The Golf range-topper was on display in prototype form – alongside the already-revealed GTI, GTE and eHybrid variants – at the Zell am See ice race in Austria over the weekend.
Wearing a commemorative '50 years of Golf' camouflage livery, the new Golf R took to the ice circuit as part of a celebration of Volkswagen's four-wheel-drive performance brand, ahead of its full unveiling this summer.
Head of the division Reinhold Ivan said: “Volkswagen R is Volkswagen’s premium performance brand and has stood for sportiness and dynamic performance for more than 20 years. Here at the Ice Race, the past meets the future. We can hardly wait for the Golf R, still disguised here, to celebrate its premiere this summer.”
Like the standard Golf and GTI, the R has not been visually reinvented, but will follow them in gaining a new interior that seeks to right criticisms of the eighth-generation Golf line-up, with a new infotainment system, the reintroduction of physical buttons and a raft of higher-quality cabin materials.
It will be marked out externally from the current R by a new illuminated Volkswagen emblem and new-generation LED matrix headlights - alongside, no doubt, extra colour and trim options - including the new R-badged alloys worn by this prototype.

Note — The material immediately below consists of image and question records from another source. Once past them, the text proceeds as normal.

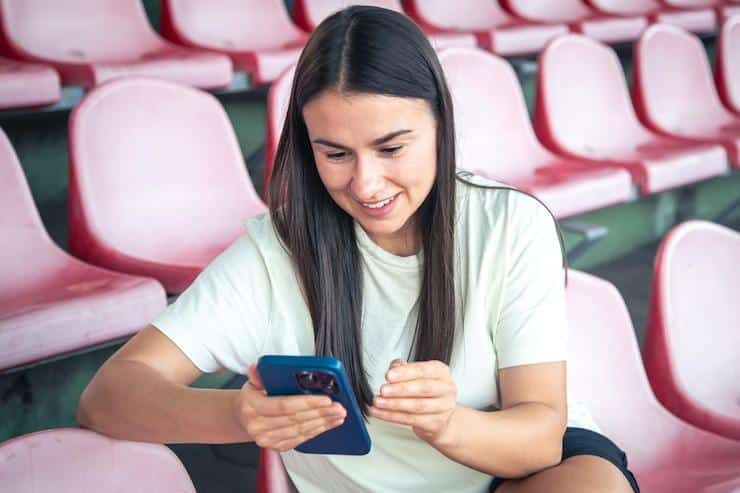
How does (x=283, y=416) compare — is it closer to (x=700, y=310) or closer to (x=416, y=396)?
(x=416, y=396)

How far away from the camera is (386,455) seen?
3.53ft

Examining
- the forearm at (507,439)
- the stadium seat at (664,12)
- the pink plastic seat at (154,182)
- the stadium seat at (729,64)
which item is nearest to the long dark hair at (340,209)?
the forearm at (507,439)

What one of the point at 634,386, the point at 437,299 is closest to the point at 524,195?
the point at 437,299

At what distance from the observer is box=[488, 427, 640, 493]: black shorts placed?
1075 millimetres

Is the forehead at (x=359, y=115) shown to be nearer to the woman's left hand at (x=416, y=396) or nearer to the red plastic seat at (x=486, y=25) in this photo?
the woman's left hand at (x=416, y=396)

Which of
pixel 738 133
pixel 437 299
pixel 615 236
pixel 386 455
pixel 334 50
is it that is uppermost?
pixel 334 50

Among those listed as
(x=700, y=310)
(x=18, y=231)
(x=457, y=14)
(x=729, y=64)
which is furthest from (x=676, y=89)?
(x=18, y=231)

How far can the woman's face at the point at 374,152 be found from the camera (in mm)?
962

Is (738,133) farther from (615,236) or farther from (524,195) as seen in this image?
(524,195)

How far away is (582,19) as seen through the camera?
327 centimetres

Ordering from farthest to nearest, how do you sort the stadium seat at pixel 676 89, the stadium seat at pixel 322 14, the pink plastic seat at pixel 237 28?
the stadium seat at pixel 676 89 → the stadium seat at pixel 322 14 → the pink plastic seat at pixel 237 28

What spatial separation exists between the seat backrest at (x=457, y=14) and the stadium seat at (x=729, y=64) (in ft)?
2.06

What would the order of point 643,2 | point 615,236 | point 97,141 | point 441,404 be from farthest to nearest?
1. point 643,2
2. point 615,236
3. point 97,141
4. point 441,404

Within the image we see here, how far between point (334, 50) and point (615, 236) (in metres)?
1.94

It's expected to be a case of evolution rather than revolution under the bonnet, too, with VW's most powerful hatchback retaining its 2.0-litre four-cylinder engine, though likely with power boosted slightly above the 316bhp of today's car. It will be the final petrol iteration of the Golf R, with the performance brand shifting to an electric line-up by 2030.
VW has given no indication of how far it can take the EA888 motor, but 2022's special-edition Golf R 333 – the most expensive Golf yet sold – boosted output to 328bhp for a top speed of 167mph and a 0-62mph sprint time of 4.6secs.
Volkswagen has shown the R in hatchback form, but earlier prototype sightings confirm that the Golf R estate will make a return as a rival to the recently updated Mercedes CLA 35 shooting brake.
Prices will be given closer to launch, but a slight premium over the current £43,215 is expected.